Rewrite the lines from the one holding "What can you" through the last line, replacing "farther" with "further" and leaving everything else unchanged.
::: DATASET RECORDS :::
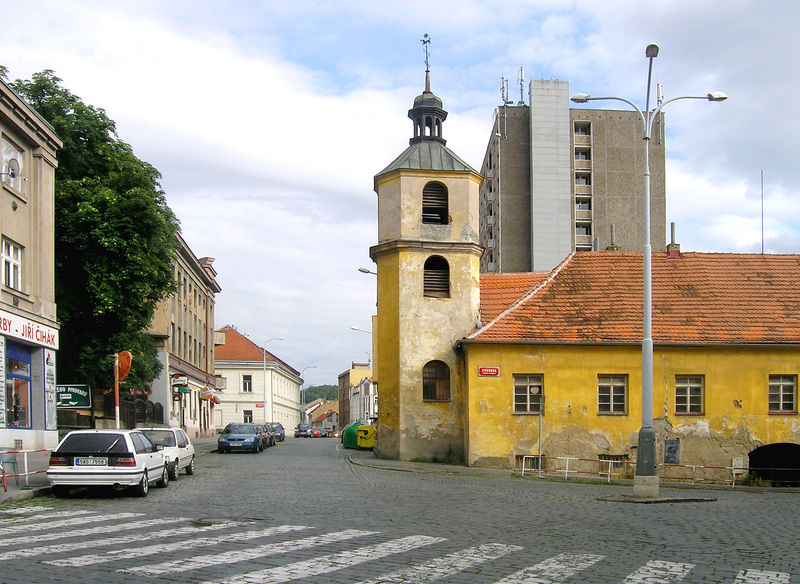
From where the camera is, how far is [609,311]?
30.5m

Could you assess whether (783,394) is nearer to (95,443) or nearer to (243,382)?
(95,443)

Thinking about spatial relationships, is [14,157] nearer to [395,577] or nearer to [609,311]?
[609,311]

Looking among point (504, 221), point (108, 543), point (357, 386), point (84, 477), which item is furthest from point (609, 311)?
point (357, 386)

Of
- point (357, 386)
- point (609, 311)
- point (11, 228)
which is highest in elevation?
point (11, 228)

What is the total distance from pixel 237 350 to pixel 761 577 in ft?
282

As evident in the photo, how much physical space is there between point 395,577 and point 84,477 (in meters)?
10.0

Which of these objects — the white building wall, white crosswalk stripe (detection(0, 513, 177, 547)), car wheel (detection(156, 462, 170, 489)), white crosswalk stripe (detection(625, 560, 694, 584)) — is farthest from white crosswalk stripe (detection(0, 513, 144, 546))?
the white building wall

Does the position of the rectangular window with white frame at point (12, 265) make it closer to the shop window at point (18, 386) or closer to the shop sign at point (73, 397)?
the shop window at point (18, 386)

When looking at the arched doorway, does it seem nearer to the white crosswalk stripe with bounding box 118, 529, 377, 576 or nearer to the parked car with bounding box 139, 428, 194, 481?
the parked car with bounding box 139, 428, 194, 481

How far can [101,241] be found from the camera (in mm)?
32281

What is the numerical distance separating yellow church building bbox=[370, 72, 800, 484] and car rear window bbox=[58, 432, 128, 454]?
13681mm

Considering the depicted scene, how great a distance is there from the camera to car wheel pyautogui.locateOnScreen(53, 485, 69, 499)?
17277 millimetres

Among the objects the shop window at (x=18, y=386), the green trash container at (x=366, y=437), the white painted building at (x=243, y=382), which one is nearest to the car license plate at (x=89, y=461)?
the shop window at (x=18, y=386)

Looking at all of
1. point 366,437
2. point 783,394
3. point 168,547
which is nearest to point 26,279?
point 168,547
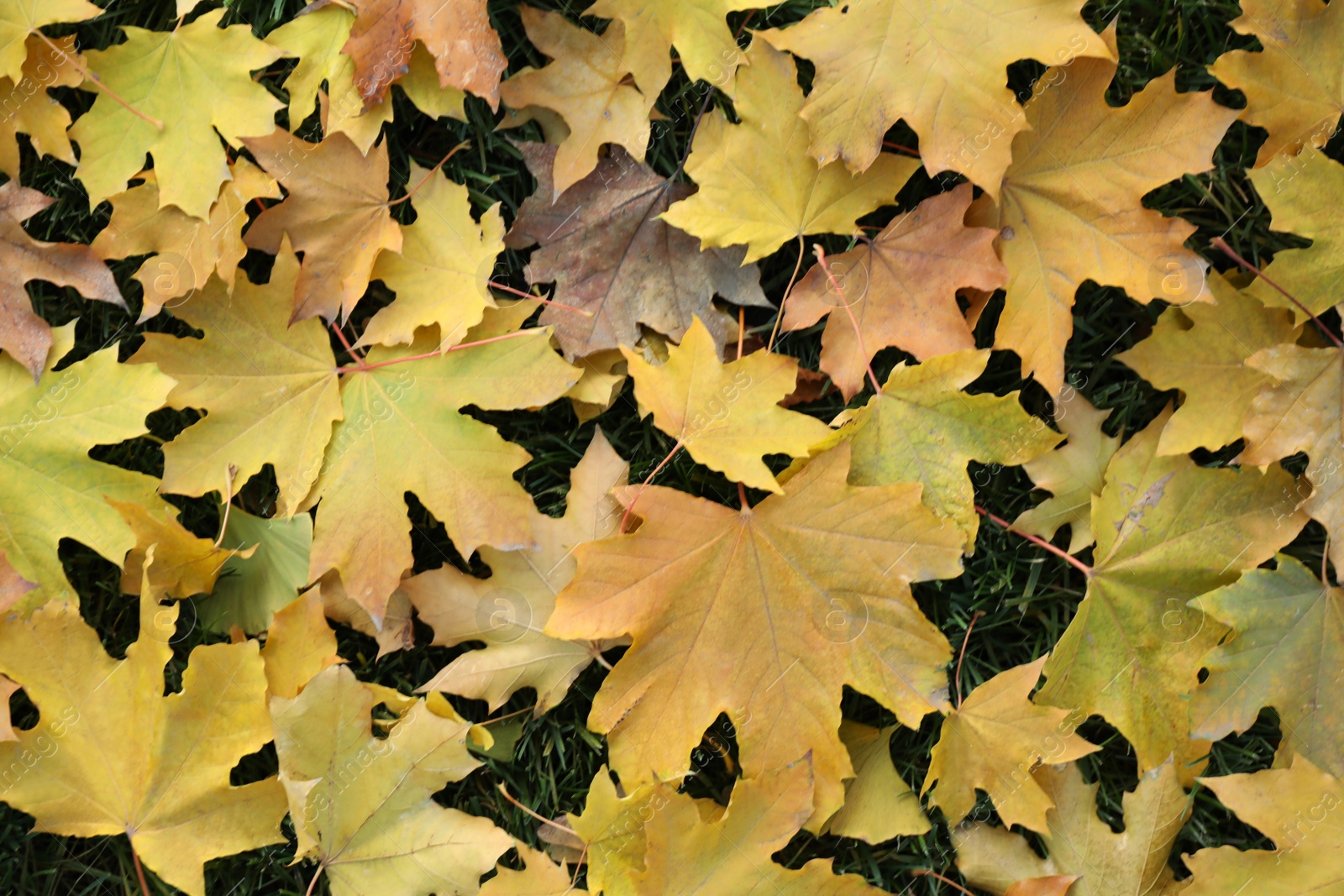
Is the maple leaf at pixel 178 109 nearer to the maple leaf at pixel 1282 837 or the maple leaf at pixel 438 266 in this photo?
the maple leaf at pixel 438 266

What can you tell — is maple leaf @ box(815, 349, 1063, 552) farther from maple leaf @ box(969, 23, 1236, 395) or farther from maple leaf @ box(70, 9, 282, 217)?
maple leaf @ box(70, 9, 282, 217)

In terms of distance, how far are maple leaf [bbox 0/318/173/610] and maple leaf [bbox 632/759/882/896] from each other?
98cm

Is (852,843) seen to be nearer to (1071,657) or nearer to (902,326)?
(1071,657)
:::
→ EXERCISE RESPONSE
What can you tell — is maple leaf @ box(815, 349, 1063, 552) further from maple leaf @ box(969, 23, 1236, 395) or further from maple leaf @ box(70, 9, 282, 217)?
maple leaf @ box(70, 9, 282, 217)

In terms of distance, how far are maple leaf [bbox 0/318/173/610] and maple leaf [bbox 632/759/882/896] from each other?
98cm

Is (852,843) seen to be nearer to (1071,657) or nearer to (902,326)?
(1071,657)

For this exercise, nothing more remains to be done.